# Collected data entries
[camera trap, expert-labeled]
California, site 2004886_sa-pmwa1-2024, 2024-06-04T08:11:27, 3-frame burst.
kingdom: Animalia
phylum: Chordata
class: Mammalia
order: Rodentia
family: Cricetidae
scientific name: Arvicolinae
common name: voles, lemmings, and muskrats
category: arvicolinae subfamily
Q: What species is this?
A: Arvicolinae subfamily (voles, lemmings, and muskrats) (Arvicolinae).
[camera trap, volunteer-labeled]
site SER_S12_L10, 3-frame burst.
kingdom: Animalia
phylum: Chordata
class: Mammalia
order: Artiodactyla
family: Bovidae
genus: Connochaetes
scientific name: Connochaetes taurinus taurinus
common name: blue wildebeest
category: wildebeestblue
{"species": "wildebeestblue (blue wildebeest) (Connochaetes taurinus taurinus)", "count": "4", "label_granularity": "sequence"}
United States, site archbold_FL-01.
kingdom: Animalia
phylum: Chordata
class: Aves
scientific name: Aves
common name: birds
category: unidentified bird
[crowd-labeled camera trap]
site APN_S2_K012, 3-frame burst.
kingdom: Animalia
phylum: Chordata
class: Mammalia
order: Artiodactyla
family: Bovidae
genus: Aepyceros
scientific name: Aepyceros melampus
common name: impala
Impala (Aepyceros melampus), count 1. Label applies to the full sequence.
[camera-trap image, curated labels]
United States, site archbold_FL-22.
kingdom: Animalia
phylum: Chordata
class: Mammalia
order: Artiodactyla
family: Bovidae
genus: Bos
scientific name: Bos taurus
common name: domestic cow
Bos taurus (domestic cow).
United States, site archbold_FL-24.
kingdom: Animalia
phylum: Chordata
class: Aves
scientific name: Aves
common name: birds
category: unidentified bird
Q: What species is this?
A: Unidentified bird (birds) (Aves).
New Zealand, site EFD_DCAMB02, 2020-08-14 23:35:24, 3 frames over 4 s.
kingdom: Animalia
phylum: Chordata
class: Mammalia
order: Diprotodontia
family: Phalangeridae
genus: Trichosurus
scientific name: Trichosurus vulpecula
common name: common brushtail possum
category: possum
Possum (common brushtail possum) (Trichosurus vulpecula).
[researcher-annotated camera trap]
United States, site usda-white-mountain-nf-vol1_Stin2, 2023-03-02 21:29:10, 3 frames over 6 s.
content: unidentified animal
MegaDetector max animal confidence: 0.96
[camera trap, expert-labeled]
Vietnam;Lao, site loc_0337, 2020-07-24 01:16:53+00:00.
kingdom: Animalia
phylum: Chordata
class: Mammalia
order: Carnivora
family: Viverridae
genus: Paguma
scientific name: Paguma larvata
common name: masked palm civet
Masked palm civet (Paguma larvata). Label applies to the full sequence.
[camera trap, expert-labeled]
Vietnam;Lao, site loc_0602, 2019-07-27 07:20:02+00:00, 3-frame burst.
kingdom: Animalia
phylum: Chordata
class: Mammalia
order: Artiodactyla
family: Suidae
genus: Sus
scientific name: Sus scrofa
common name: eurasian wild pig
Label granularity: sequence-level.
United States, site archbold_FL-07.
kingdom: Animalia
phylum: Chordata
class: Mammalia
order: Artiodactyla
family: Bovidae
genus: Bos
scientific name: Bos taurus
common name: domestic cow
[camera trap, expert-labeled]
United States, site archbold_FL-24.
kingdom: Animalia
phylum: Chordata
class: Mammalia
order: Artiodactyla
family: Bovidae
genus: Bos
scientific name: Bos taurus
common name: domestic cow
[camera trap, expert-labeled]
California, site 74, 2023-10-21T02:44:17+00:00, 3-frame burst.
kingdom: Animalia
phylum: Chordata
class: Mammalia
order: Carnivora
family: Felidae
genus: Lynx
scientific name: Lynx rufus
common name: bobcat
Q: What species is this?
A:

# YOUR OBJECTIVE
With nothing added or dropped, write out every entry.

# EXERCISE OUTPUT
[camera trap, expert-labeled]
California, site 2004886_sa-pmwa1-2024, 2024-06-04T08:11:27, 3-frame burst.
kingdom: Animalia
phylum: Chordata
class: Mammalia
order: Rodentia
family: Cricetidae
scientific name: Arvicolinae
common name: voles, lemmings, and muskrats
category: arvicolinae subfamily
Q: What species is this?
A: Arvicolinae subfamily (voles, lemmings, and muskrats) (Arvicolinae).
[camera trap, volunteer-labeled]
site SER_S12_L10, 3-frame burst.
kingdom: Animalia
phylum: Chordata
class: Mammalia
order: Artiodactyla
family: Bovidae
genus: Connochaetes
scientific name: Connochaetes taurinus taurinus
common name: blue wildebeest
category: wildebeestblue
{"species": "wildebeestblue (blue wildebeest) (Connochaetes taurinus taurinus)", "count": "4", "label_granularity": "sequence"}
United States, site archbold_FL-01.
kingdom: Animalia
phylum: Chordata
class: Aves
scientific name: Aves
common name: birds
category: unidentified bird
[crowd-labeled camera trap]
site APN_S2_K012, 3-frame burst.
kingdom: Animalia
phylum: Chordata
class: Mammalia
order: Artiodactyla
family: Bovidae
genus: Aepyceros
scientific name: Aepyceros melampus
common name: impala
Impala (Aepyceros melampus), count 1. Label applies to the full sequence.
[camera-trap image, curated labels]
United States, site archbold_FL-22.
kingdom: Animalia
phylum: Chordata
class: Mammalia
order: Artiodactyla
family: Bovidae
genus: Bos
scientific name: Bos taurus
common name: domestic cow
Bos taurus (domestic cow).
United States, site archbold_FL-24.
kingdom: Animalia
phylum: Chordata
class: Aves
scientific name: Aves
common name: birds
category: unidentified bird
Q: What species is this?
A: Unidentified bird (birds) (Aves).
New Zealand, site EFD_DCAMB02, 2020-08-14 23:35:24, 3 frames over 4 s.
kingdom: Animalia
phylum: Chordata
class: Mammalia
order: Diprotodontia
family: Phalangeridae
genus: Trichosurus
scientific name: Trichosurus vulpecula
common name: common brushtail possum
category: possum
Possum (common brushtail possum) (Trichosurus vulpecula).
[researcher-annotated camera trap]
United States, site usda-white-mountain-nf-vol1_Stin2, 2023-03-02 21:29:10, 3 frames over 6 s.
content: unidentified animal
MegaDetector max animal confidence: 0.96
[camera trap, expert-labeled]
Vietnam;Lao, site loc_0337, 2020-07-24 01:16:53+00:00.
kingdom: Animalia
phylum: Chordata
class: Mammalia
order: Carnivora
family: Viverridae
genus: Paguma
scientific name: Paguma larvata
common name: masked palm civet
Masked palm civet (Paguma larvata). Label applies to the full sequence.
[camera trap, expert-labeled]
Vietnam;Lao, site loc_0602, 2019-07-27 07:20:02+00:00, 3-frame burst.
kingdom: Animalia
phylum: Chordata
class: Mammalia
order: Artiodactyla
family: Suidae
genus: Sus
scientific name: Sus scrofa
common name: eurasian wild pig
Label granularity: sequence-level.
United States, site archbold_FL-07.
kingdom: Animalia
phylum: Chordata
class: Mammalia
order: Artiodactyla
family: Bovidae
genus: Bos
scientific name: Bos taurus
common name: domestic cow
[camera trap, expert-labeled]
United States, site archbold_FL-24.
kingdom: Animalia
phylum: Chordata
class: Mammalia
order: Artiodactyla
family: Bovidae
genus: Bos
scientific name: Bos taurus
common name: domestic cow
[camera trap, expert-labeled]
California, site 74, 2023-10-21T02:44:17+00:00, 3-frame burst.
kingdom: Animalia
phylum: Chordata
class: Mammalia
order: Carnivora
family: Felidae
genus: Lynx
scientific name: Lynx rufus
common name: bobcat
Q: What species is this?
A:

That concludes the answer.